For a vector of parameters \(\boldsymbol{\theta}\) with components \(\theta_1, \theta_2, \ldots, \theta_p\), the MLE process is similar but we take the gradient of the log-likelihood with respect to the vector of parameters and set it equal to the zero vector to find the critical points. We can then use the Hessian matrix to check whether we have a maximum, minimum, or saddle point. For instance, the Weibull distribution has two parameters, the shape \(\gamma\) and the scale \(\theta\). The MLE process would involve taking the gradient of the log-likelihood with respect to both \(\gamma\) and \(\theta\), setting it equal to zero, and solving for both parameters simultaneously. Let’s derive the MLE equations for the Weibull distribution. Suppose you have a dataset of failure times \(t_1, t_2, \ldots, t_n\) that you believe follows a Weibull distribution with shape parameter \(\gamma\) and scale parameter \(\theta\). The pdf of the Weibull distribution is given by:

\[f(t ; \gamma, \theta) = \frac{\gamma}{\theta} \left( \frac{t}{\theta} \right)^{\gamma - 1} e^{-(t/\theta)^\gamma}\]

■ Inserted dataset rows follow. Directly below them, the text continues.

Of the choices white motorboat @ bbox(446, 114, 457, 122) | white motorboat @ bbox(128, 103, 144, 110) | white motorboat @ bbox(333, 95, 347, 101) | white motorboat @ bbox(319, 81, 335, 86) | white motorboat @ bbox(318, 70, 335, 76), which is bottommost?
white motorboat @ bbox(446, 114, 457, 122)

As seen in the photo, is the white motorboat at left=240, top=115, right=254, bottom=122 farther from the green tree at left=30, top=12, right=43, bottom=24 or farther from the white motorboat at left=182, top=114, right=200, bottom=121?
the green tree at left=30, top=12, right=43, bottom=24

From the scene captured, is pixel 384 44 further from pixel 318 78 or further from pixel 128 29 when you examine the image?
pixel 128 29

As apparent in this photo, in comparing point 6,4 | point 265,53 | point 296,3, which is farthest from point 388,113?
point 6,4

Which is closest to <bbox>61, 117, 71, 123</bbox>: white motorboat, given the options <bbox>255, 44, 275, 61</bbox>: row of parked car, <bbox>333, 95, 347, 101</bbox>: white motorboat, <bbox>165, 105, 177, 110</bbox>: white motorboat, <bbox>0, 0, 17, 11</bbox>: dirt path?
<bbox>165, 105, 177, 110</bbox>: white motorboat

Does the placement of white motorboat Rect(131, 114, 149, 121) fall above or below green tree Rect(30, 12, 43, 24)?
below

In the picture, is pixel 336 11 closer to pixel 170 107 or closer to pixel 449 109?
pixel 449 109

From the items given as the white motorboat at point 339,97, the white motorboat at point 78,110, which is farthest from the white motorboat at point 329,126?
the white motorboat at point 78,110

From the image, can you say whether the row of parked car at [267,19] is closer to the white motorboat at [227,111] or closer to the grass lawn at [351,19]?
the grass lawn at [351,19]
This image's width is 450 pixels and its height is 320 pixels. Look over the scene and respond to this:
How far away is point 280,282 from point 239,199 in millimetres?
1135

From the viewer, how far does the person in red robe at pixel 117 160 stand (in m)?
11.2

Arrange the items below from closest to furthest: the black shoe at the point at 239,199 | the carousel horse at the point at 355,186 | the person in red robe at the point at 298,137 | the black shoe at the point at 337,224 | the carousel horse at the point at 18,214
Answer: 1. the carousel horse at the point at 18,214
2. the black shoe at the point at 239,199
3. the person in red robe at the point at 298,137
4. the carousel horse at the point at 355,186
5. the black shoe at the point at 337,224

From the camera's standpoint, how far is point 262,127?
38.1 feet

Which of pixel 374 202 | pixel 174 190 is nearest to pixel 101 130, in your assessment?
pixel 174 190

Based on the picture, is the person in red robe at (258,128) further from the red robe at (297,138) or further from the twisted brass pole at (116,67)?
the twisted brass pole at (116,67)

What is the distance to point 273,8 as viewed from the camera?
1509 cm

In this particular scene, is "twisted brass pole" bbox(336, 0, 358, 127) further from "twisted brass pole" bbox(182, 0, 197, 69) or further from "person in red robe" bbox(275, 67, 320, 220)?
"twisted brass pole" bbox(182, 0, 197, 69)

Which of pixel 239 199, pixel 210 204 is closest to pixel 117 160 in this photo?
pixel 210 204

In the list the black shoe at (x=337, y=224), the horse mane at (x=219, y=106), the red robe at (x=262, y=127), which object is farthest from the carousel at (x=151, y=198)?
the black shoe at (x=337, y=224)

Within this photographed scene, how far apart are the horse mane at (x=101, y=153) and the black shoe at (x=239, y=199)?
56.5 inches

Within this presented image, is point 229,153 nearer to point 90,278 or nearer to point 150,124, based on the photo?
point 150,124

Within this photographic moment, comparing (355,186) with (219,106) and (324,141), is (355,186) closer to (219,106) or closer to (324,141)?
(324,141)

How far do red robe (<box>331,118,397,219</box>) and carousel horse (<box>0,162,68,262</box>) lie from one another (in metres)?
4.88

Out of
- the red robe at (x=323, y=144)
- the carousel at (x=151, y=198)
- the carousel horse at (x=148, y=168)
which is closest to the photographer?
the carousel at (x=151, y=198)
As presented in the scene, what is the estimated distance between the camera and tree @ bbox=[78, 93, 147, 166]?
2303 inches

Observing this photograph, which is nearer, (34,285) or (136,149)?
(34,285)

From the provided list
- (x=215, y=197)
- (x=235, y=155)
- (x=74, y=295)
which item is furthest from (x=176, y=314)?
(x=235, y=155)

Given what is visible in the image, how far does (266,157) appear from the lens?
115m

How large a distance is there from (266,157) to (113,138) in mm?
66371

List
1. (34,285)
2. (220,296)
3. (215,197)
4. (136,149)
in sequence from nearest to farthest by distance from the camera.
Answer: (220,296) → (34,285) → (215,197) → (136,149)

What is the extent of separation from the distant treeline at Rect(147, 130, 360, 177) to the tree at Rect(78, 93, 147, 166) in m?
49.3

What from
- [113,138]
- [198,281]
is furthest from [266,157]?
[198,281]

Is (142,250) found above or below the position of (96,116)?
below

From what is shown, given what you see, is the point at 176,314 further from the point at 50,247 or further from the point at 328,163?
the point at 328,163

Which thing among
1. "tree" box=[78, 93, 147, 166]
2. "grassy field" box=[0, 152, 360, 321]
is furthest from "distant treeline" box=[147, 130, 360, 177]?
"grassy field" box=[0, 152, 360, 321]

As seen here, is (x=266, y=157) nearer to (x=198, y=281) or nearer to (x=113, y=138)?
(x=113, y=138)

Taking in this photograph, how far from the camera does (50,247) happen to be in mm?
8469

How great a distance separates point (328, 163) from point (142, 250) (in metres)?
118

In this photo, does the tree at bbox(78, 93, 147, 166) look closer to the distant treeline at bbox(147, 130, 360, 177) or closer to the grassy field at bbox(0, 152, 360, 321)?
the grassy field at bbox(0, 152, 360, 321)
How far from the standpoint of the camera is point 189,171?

The likelihood function for the Weibull distribution is:

\[L(\gamma, \theta) = \prod_{i=1}^n \frac{\gamma}{\theta} \left( \frac{t_i}{\theta} \right)^{\gamma - 1} e^{-(t_i/\theta)^\gamma}\]

The log-likelihood function is:

\[\ell(\gamma, \theta) = n\log\gamma - n\gamma\log\theta + (\gamma - 1)\sum_{i=1}^n \log t_i - \sum_{i=1}^n \left(\frac{t_i}{\theta}\right)^\gamma\]

To find the MLE estimates \(\hat{\gamma}\) and \(\hat{\theta}\), we take the gradient of \(\ell(\gamma, \theta)\) with respect to both parameters, set it equal to zero, and solve for \(\gamma\) and \(\theta\). This will give us a system of equations that we can solve numerically to find the MLE estimates. The resulting equations are nonlinear and do not have a closed-form solution, which is why we need numerical optimization methods to find the MLE estimates for the Weibull distribution. We will see how to do this in practice using lifelines in the simulation below.

import numpy as np
from lifelines import WeibullFitter
import matplotlib.pyplot as plt

# Generate synthetic Weibull data
np.random.seed(42)
true_gamma = 2.0   # shape
true_theta = 100.0  # scale
n = 200  # number of samples

# Weibull random samples using inverse CDF
u = np.random.uniform(0, 1, n)
t = true_theta * (-np.log(1 - u))**(1/true_gamma)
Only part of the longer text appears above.